You Already Have an Ops Stack
Rarely will a company be a blank sheet of paper. By the time you've heard about the idea of a startup COO or a fractional COO, you've probably already launched. You have workflows. You have a tech stack. You have operations and a company OS — even if it wasn't designed with much rigor. Someone chose Slack. Someone set up a Google Drive. Someone bought a subscription to a project management tool. Maybe there's a spreadsheet that serves as the CRM. It's all working, sort of, but nobody sat down and designed it.
That's fine. That's normal. The point isn't to feel bad about what you've cobbled together. The point is to audit it honestly and improve it systematically. That's exactly what a tech stack audit does, and it's one of the first things I do when I engage with a new client.
The Tech Stack Audit: Three Steps
Step one: just document what's there. Every tool, who uses it, how it's being used, and what data lives in it. You'd be surprised how often nobody has a complete picture. One team is using Notion, another is using Confluence, a third is emailing Word docs. Three tools doing the same job, none of them the source of truth. Just getting this on paper is valuable.
Step two: what are your employees doing manually? Where is someone copying data between systems, formatting reports by hand, sending emails that could be automated, or processing invoices manually? How can we minimize and eliminate manual operations using the existing stack? Often the tools you already have can do far more than you're asking them to. Before buying anything new, squeeze the value out of what you've got. And where the existing stack genuinely can't do the job, identify additions or replacements that can.
Step three: phased implementation. Updated documentation. Sources of truth identified. Workflows described. New tools, workflows, and automations introduced as a limited release to begin with, then general release — with a quality control mindset. You're not throwing switches. You're methodically improving the operating system of your company.
Finding the Automation Targets
If a human is doing robotic work, it's a prime candidate for automation. No human should be entering customer data anymore. Data movements between systems should be entirely automatic. The question is where to start, and there are three frameworks I use to prioritize.
First, plot manual tasks on a frequency versus duration chart. Tasks that happen often and take a long time are your biggest time drains and your highest-value automation targets. Second, an impact versus feasibility chart helps identify easy wins and low-hanging fruit — automations that are both valuable and simple to implement. Third, a frequency versus error rate chart highlights manual operations that are both frequent and frequently executed with mistakes. These are costing you twice: once in time, again in rework. Start with whatever appears in the top-right corner of all three charts.
Tool Costs Pay Back Fast
We can always work within budgets, but it is almost always the case that tool costs have very short payback compared with salary costs — and especially when compared with the opportunity costs paid by the founder and the early essential employees. A $50/month tool that saves someone two hours a week is paying for itself within the first week. The founder needs to focus on product, customers, and investors. Early hires are an extension of the founder, normally very product-focused. Don't waste their time on work that a tool can handle.

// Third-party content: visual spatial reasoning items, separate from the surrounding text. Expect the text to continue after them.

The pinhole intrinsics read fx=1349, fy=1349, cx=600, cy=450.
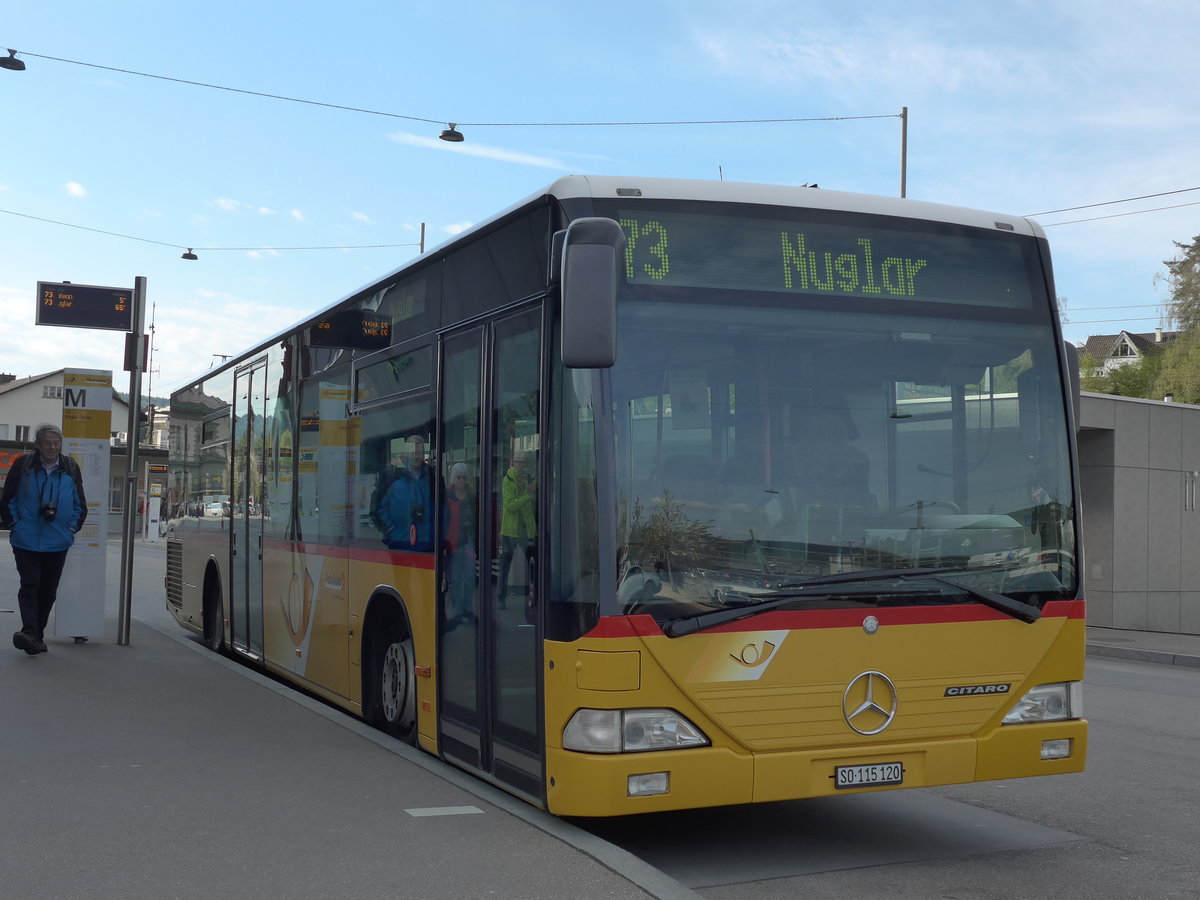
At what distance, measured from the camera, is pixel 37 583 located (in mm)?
11562

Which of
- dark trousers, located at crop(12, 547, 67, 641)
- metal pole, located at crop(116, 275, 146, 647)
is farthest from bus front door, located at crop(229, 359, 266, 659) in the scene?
dark trousers, located at crop(12, 547, 67, 641)

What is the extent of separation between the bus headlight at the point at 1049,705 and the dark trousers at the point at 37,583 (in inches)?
336

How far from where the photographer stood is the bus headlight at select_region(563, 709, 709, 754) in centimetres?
546

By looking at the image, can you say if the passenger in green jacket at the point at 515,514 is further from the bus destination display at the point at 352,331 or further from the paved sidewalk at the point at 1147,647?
the paved sidewalk at the point at 1147,647

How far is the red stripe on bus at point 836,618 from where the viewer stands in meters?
5.49

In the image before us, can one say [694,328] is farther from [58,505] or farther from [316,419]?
[58,505]

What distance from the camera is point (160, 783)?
6.75 meters

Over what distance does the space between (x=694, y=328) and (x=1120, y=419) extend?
1871cm

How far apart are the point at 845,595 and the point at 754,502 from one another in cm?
57

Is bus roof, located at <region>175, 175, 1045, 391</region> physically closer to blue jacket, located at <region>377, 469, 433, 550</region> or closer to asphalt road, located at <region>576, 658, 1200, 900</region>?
blue jacket, located at <region>377, 469, 433, 550</region>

Manual work is expensive and error-prone. Automation holds the promise of lowest cost and minimal error. That's the math, and it almost always works in your favor.
Clean Your Data Before You Migrate
This is the advice nobody wants to hear, and it's the most important. Your ops stack isn't broken because the tools are old. It's broken because your data is messy. I always spend time cleaning data before replacing any tool. Standardize how you name customers. Fix duplicate records. Complete missing fields. Normalize formats — phone numbers, addresses, dates. Clean data plus new tool equals compounding advantage. Dirty data plus new tool equals garbage in, garbage out.
How to clean efficiently: export your data to a spreadsheet, use conditional formatting and filters to flag inconsistencies, and build simple rules for standardization. Tools like OpenRefine handle deduplication and clustering at scale for free. For CRM data specifically, most platforms have built-in merge-duplicate features — use them. If you're dealing with thousands of records, an AI assistant can write cleanup scripts in minutes that would take a human days. The investment in clean data before migration saves multiples of time on the other side.
Don't Rip and Replace
I replace two to three tools per quarter. Pick the most time-costly, most annoying, most broken. Parallel-test the new tool for a week while still running the old one. Introduce the new workflow as a limited release — one team, one function — then roll it out more broadly once you've confirmed it works. Give the team 30 days of commitment to the new tool. Then kill the old one. Document the new workflow. Update the sources of truth. Ripping and replacing everything at once creates chaos — people go back to old habits immediately because new tools feel unfamiliar. Methodical beats fast every time.
Let Your Fractional COO Handle This
The founder needs to focus on product, customers, and investors. Early hires are an extension of the founder, normally very product-focused. Let design and implementation of the company OS — and the ongoing audit and improvement of the tech stack — fall to your experienced fractional COO. They've done this at multiple companies. They know which tools work at your stage, which integrations are reliable, and where the automation opportunities hide. That's not overhead. That's operational leverage, delivered in the first 90 days.